Because Todai has opened next door, in the failed Wolfgang Puck's ObaChine space, and I'm doing the math. Their lunch is prix fixe at $12.95, and it's an all-you-can-eat buffet. For pretty much the same money, it's either a single dainty dish at Ayako, or Todai's 160-foot expanse of 40 types of sushi, 15 salads, dozens of hot entrees and 20 desserts. So in I go, hoping what I've heard is true: that the food, though manufactured in mass portions, tastes as good as the made-to-order stuff at venerable standbys like Ayako.

Reality: The Blockbuster bargain turns out to be a bust. I can only keep the movies I rented for two days, which means I have to somehow find time for three flicks between Friday evening and noon Sunday. I manage only Heist. I can't admit defeat, though, and renew the other two until noon Tuesday. I doze through half of Don't Say a Word. Training Day doesn't even make it out of the box. The final tab? $16 plus tax for my $4 film, and I still don't understand half of what was going on in Heist.

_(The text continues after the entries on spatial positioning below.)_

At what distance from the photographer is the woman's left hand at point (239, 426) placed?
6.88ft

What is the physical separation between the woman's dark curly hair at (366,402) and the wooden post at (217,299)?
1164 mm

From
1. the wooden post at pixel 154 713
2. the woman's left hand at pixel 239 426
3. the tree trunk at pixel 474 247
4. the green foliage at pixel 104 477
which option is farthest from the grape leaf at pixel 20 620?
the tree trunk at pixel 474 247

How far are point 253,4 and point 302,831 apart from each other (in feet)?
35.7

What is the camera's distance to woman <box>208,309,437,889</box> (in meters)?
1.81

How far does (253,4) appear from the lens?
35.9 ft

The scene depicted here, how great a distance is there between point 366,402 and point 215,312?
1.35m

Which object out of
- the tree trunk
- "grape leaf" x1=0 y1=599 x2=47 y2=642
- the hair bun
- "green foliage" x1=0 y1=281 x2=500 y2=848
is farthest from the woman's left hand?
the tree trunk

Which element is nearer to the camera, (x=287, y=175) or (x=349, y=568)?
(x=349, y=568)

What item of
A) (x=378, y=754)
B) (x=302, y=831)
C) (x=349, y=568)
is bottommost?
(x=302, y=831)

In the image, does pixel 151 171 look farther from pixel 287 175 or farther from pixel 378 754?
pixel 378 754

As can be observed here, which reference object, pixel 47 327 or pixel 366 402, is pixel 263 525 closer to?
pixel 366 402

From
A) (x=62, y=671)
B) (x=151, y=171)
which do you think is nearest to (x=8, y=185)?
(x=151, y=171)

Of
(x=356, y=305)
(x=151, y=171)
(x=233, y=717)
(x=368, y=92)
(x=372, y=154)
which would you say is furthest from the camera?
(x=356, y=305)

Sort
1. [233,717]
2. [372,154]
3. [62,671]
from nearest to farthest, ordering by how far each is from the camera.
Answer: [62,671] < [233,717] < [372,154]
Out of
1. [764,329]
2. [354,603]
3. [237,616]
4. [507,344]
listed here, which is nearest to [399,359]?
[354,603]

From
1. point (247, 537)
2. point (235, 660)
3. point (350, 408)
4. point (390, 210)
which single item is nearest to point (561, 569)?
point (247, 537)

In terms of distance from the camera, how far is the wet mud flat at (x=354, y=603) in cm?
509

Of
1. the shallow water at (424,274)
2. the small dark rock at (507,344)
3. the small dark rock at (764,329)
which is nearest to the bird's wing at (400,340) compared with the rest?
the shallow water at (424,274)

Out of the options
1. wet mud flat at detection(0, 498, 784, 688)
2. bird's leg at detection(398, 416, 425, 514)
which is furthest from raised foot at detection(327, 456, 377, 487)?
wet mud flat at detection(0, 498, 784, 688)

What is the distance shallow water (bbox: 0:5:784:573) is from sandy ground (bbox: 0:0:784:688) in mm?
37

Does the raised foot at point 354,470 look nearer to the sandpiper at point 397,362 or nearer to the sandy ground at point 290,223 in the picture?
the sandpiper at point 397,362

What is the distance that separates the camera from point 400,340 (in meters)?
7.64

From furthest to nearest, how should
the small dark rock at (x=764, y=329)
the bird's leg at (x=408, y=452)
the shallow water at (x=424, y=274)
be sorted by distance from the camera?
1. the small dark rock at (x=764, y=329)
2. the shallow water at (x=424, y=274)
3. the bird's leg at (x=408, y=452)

But at Todai the reality is that I've scored a real deal, big time. Even in the less-than-an-hour usually afforded for lunch, I manage to pack in so much sushi, broiled salmon, seafood soup, shrimp with rice noodles, spicy calamari, shumai (dumplings), mussels and baby squid salad that it would have maxed out my credit card at Ayako. At a leisurely dinner later, the damages would easily run in the three figures at any other restaurant, bingeing as I do on lobster, jumbo shrimp cocktail, snow crab legs and half-shell scallops (the fancier fare is served in the evenings only). Even better, while I can't pretend that the stuff at Todai is of the same quality level as our finer full-service Japanese eateries, it is much better than we might expect of a place that serves food from a trough.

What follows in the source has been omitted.